Can’t speakers deflect the pointless interruptions to make the talk train run on time?  It’s tough.  You can’t just say, “Please, only good questions.”  And once you take one silly question, every other squeaky wheel feels entitled to put in his two cents.  “Hey, my question’s clearly better than the last guy’s!”  As a speaker, then, you have to choose between offending a fifth of the audience or boring the entirety.  Professionally speaking, the former is the greater danger.

Still, I come to fix seminars, not to abolish them.  My colleague Dan Klein inspired the following alternate rules:

1. Split the talk into two parts.  Part 1 is the first two-thirds of the allotted time.  Part 2 is the last third of the allotted time.

2. During Part 1, the audience may not ask any questions.  No exceptions.

3. However, the speaker retains the option to ask the audience questions during Part 1.  If the speaker sees a lot of confused faces, he can query, “Are you familiar with the efficiency case for Pigovian taxation?” and adjust his presentation accordingly.

4. The speaker scrupulously ends Part 1 on time, then turns the rest of the talk over for questions. 

Step 4 has two main advantages over the standard method. 

First, it’s easier for the speaker to filter out bad questions.  Since there is a dedicated question period, multiple people will normally raise their hands.  If an audience member asks bad questions, the speaker can call on other people first.  If an audience member asks too many questions, the speaker can gently say, “Someone who hasn’t already asked a question…”

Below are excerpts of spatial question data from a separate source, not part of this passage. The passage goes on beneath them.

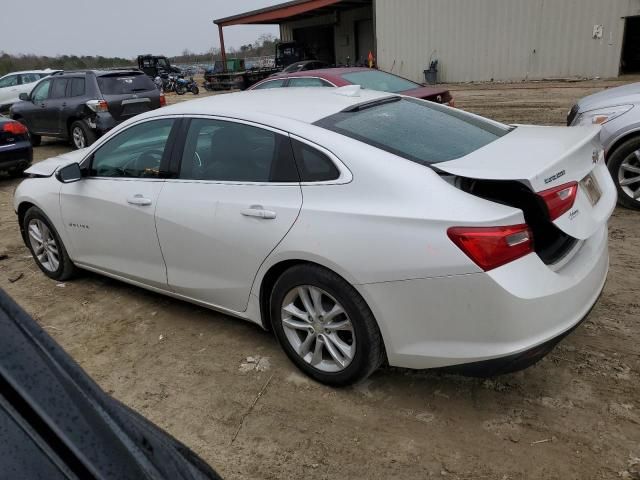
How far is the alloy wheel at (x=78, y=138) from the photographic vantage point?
11.3m

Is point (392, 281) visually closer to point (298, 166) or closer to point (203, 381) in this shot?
point (298, 166)

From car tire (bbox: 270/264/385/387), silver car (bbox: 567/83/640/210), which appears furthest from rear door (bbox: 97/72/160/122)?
car tire (bbox: 270/264/385/387)

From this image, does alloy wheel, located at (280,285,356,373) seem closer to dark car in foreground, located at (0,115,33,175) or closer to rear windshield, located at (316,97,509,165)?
rear windshield, located at (316,97,509,165)

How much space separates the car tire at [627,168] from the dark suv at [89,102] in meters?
9.02

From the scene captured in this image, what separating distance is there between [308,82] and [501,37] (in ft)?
50.1

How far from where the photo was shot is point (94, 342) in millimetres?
3756

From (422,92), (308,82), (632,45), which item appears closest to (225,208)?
(422,92)

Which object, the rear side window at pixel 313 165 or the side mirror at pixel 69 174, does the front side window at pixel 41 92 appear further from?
the rear side window at pixel 313 165

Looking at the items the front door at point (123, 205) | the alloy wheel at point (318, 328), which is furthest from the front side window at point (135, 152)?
the alloy wheel at point (318, 328)

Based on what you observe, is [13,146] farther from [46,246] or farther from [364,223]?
[364,223]

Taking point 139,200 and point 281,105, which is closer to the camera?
point 281,105

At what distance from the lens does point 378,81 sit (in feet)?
30.5

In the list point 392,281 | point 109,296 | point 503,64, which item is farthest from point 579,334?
point 503,64

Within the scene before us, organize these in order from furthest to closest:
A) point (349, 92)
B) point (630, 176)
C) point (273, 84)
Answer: point (273, 84) → point (630, 176) → point (349, 92)
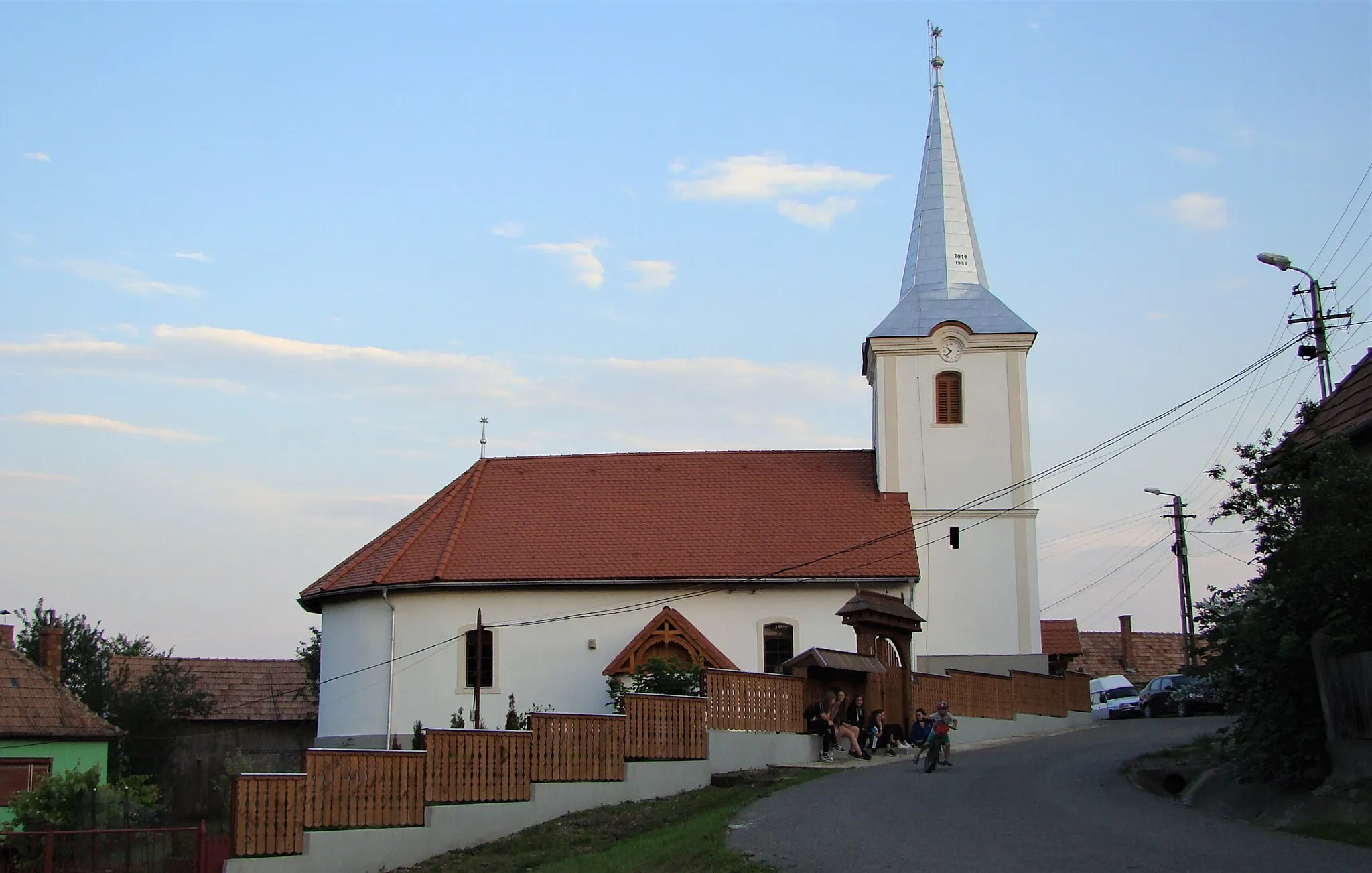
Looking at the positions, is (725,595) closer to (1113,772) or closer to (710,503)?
(710,503)

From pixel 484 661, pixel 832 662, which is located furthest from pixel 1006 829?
pixel 484 661

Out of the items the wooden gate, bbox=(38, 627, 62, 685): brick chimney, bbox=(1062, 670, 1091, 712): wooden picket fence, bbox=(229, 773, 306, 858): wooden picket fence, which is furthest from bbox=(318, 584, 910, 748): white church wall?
bbox=(229, 773, 306, 858): wooden picket fence

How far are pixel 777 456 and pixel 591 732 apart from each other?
734 inches

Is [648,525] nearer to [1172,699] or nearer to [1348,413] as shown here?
[1172,699]

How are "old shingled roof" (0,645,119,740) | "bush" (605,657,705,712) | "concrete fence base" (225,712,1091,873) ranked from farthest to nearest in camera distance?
"old shingled roof" (0,645,119,740) < "bush" (605,657,705,712) < "concrete fence base" (225,712,1091,873)

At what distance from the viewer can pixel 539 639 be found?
3572cm

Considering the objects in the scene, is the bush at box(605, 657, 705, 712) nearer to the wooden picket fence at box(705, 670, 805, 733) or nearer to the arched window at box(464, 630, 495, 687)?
the wooden picket fence at box(705, 670, 805, 733)

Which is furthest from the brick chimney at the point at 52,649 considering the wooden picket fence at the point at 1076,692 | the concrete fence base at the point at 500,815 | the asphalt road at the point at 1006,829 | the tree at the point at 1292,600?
the tree at the point at 1292,600

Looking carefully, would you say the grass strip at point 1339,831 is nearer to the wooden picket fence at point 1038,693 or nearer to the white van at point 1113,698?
the wooden picket fence at point 1038,693

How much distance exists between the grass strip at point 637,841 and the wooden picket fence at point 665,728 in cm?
89

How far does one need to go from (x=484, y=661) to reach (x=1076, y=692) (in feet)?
51.0

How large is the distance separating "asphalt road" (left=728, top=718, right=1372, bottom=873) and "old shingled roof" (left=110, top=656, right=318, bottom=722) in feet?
99.1

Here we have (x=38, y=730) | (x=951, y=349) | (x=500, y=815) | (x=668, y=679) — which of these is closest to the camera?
(x=500, y=815)

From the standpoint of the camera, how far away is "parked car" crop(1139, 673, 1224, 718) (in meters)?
36.1
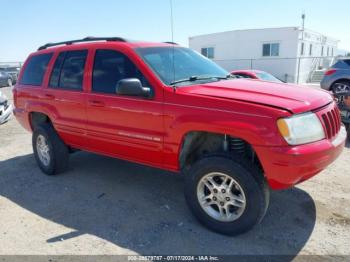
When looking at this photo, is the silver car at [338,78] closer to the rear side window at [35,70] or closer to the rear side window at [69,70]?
the rear side window at [69,70]

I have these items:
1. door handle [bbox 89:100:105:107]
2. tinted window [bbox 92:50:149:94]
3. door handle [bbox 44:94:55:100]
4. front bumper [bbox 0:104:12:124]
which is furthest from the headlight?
front bumper [bbox 0:104:12:124]

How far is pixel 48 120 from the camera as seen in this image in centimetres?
529

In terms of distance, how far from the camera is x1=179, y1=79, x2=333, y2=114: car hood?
2.97 m


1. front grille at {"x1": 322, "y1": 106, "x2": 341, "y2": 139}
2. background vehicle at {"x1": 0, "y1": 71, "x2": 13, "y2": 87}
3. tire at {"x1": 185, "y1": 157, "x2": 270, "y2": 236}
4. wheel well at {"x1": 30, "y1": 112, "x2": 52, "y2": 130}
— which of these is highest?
front grille at {"x1": 322, "y1": 106, "x2": 341, "y2": 139}

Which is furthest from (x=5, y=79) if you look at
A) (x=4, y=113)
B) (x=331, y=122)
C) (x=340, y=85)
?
(x=331, y=122)

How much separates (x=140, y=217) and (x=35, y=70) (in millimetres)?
3196

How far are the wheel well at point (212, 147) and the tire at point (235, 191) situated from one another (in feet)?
0.39

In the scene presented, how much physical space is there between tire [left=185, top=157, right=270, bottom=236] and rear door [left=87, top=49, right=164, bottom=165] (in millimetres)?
560

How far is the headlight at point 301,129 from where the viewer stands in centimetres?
280

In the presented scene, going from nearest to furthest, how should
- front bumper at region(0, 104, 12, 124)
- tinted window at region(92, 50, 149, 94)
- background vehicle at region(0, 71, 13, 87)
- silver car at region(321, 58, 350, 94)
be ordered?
tinted window at region(92, 50, 149, 94) → front bumper at region(0, 104, 12, 124) → silver car at region(321, 58, 350, 94) → background vehicle at region(0, 71, 13, 87)

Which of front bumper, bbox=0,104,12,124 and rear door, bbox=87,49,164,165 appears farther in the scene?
front bumper, bbox=0,104,12,124

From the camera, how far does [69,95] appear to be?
14.9 feet

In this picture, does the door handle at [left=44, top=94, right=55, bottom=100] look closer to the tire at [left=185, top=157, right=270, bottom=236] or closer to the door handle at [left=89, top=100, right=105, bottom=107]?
the door handle at [left=89, top=100, right=105, bottom=107]

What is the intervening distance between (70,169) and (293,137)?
12.8 feet
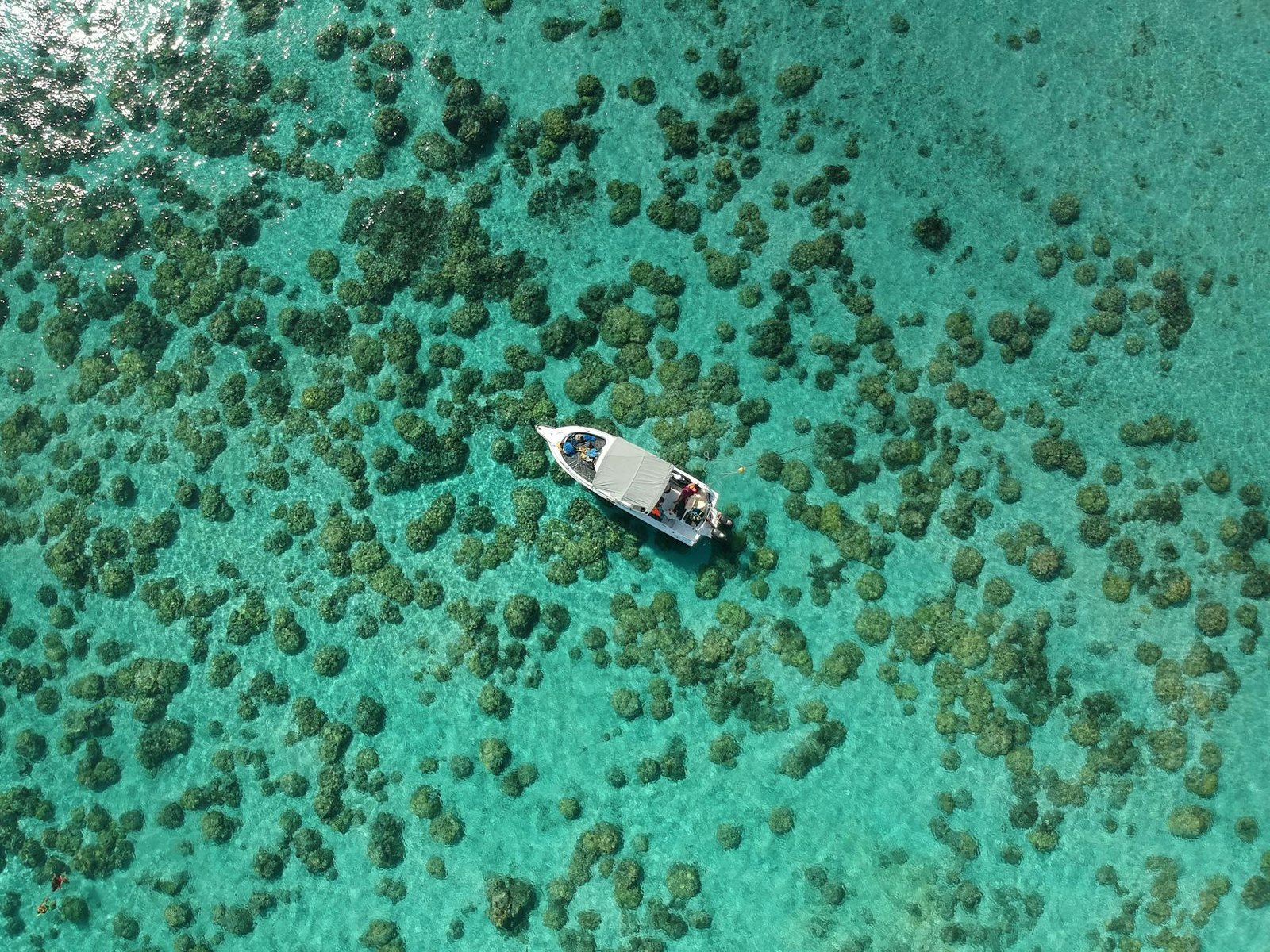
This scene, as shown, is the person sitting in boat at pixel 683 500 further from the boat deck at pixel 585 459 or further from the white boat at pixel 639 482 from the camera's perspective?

Second, the question pool will generally be better.  Once the audience understands your point, they can ask questions about the overall thesis rather than Slide 3.  Quality control questions now serve their legitimate function: If you missed your opportunity to address a tricky point during Part 1, audience members can correct your oversight in Part 2. The pet peeves still make a spectacle of themselves, but at least the audience walks away knowing your thesis. 

A few months ago, I saw Dan Klein use a similar format, though he made Part 1 shorter and Part 2 longer.  This Wednesday, I tried it at the Public Choice Seminar.  It could easily have been the best academic seminar I’ve ever done.  The approach makes so much sense, it makes me wonder if the standard approach is ever better.

My best guess: The standard approach might be better for graduate students.  Suppose you’re a public speaking novice.  Interruptions are an opportunity to improve your performance in real time.  Toastmasters clubs, for example, appoint an “Ah-Counter” to clap whenever the speaker says “ah” or “um.”  Alternately, suppose you know less about your topic than several experts in the audience.  Their interruptions are an opportunity to prevent you from derailing your own talk with errors and irrelevancies.  The background assumption here, though, is that the speaker and the audience both constructively treat the seminar as training.  Shredding graduate students helps no one.

Comments on my seminar system are good, but field experiments are better.  Have I piqued your interest?  Try my approach and tell me how it works.